Closed borisovg closed 8 years ago
Yep, this is a massive undertaking, and has been avoided for a long time now.
Per the Resque spec, errors/crashes from the worker should move the job to resque:error
queue. However, the spec has up "popping" the job out of the work queues, so that while the job is being worked, the worker's status (which contains a copy of the original job payload) is the only place that job resides.
The domain
error catching mechanism of node allows us to handle uncaught exceptions (and unresolved promises) and elegantly place the job into the error queue when something goes wrong. Without this, we'll need to take one of the following approaches:
1) Single Process onError
. If we force only one resque worker to exist per process (which removes the possibility of multiworker), we can hook into the processes exit event to check on if where was a job we thought we were working on. This will create havock with any higher-level process management.
2) Forking. Like the Ruby Resque implementation, we could have a "leader" process which gets the job from Redis, and a "follower" process which actually works the job. The "leader" can watch for "follower" failures, and act accordingly. This will be slower and consume more RAM. This will create havock with any higher-level process management.
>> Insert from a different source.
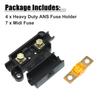 X AUTOHAUX Fuse Holder Fuse Box Fuse Cap 40A Fuse Kit 4 ANS Holder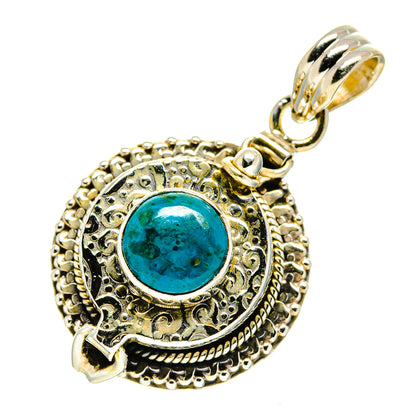 Chrysocolla Pendants handcrafted by Ana Silver Co - PD759454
3) Timing. We could implement a "maxJobWorkingTime". If a worker crashes, the payload of the job is stored in Redis. After a certain amount of time, another worker can check Redis for "all workers which started working over 24 hours ago", note them as failed, and clean them up. This won't cause the process issues the other solutions would, but it creates a very long cycle time before noticing anything is wrong. It also breaks any retry/backoff plugins.
4) We could just not care. If your process crashes/creates an exception, the job is lost forever. I hope you have good logs!
I'm leaning to .4 right now (just don't care). The higher-level process which uses node-resque
can handle errors in their own way. We can suggest that folks use the worker.fail(worker.job)
method to call on exceptions, but that would the paren't application's job to implement.
I see - it is an interesting problem. It is particularly amusing that the module was deprecated and the Node people still haven't come up with a solution. :)
.1 and .3 suck ;)
.2 would be the way to do it if you want to guarantee that the spec is followed. It will be slower (and consume more memory) since you can only pass job by value to the child process. "Slower" might not be important since in real life the job callback may take much longer in comparison, but the extra memory may be more problematic if there are huge jobs. Then again, if there's nothing to stop one running a second set of processes on a different box in that situation.
.4 is for grown-ups - burden is on the user to take responsibility for their own crashes. It is the option I would chose if I was writing the module for myself since I am very much of the "crash on unexpected error" school of thought but you're in the best position to know your own user base. And yes, I have excellent logging, thank you for asking. ;)
I'm with you! I'm actually quite worried about .2 because you can't gaurnetee things are corrected properly. Say a job has to connect to mySQL and do something... it will be a real developer pain to build all thier connection logic into an "onFork" block.
I'm going ahead with .4 over here -> https://github.com/taskrabbit/node-resque/pull/167
Will be solved via https://github.com/taskrabbit/node-resque/pull/167
https://nodejs.org/api/domain.html